## Description of the task
Copy out every line of the listing below word for word.

[Excerpts from a spatial question listing]
* start *

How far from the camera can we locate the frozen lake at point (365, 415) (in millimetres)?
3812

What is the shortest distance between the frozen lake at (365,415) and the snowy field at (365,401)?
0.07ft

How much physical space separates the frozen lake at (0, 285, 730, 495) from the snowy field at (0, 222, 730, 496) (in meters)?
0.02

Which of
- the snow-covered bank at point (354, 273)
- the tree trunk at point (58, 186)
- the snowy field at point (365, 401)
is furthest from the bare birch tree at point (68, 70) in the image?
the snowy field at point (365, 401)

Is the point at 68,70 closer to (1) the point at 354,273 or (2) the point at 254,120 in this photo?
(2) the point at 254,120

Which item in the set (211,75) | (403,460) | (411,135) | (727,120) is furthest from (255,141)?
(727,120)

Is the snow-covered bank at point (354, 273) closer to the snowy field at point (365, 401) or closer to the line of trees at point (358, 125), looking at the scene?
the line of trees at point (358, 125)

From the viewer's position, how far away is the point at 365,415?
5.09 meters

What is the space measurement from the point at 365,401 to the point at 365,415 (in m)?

* end *

## Solution to the problem
How far from the camera can we locate the frozen lake at point (365, 415) (in millimetres)?
3812

What is the shortest distance between the frozen lake at (365,415) and the snowy field at (365,401)?
0.07ft

How much physical space separates the frozen lake at (0, 285, 730, 495) from the snowy field at (0, 222, 730, 496) (in meters)?
0.02

Which of
- the snow-covered bank at point (354, 273)
- the tree trunk at point (58, 186)
- the snowy field at point (365, 401)
is furthest from the bare birch tree at point (68, 70) in the image?
the snowy field at point (365, 401)

Is the point at 68,70 closer to (1) the point at 354,273 or (2) the point at 254,120 in this photo?
(2) the point at 254,120

Which item in the set (211,75) | (403,460) | (411,135) | (727,120) is furthest from (255,141)?
(727,120)

Is the snow-covered bank at point (354, 273) closer to the snowy field at point (365, 401) or closer to the line of trees at point (358, 125), looking at the scene?
the line of trees at point (358, 125)

From the viewer's position, how far away is the point at 365,415?
5.09 meters

What is the space measurement from the point at 365,401 to the point at 365,415 (in m)?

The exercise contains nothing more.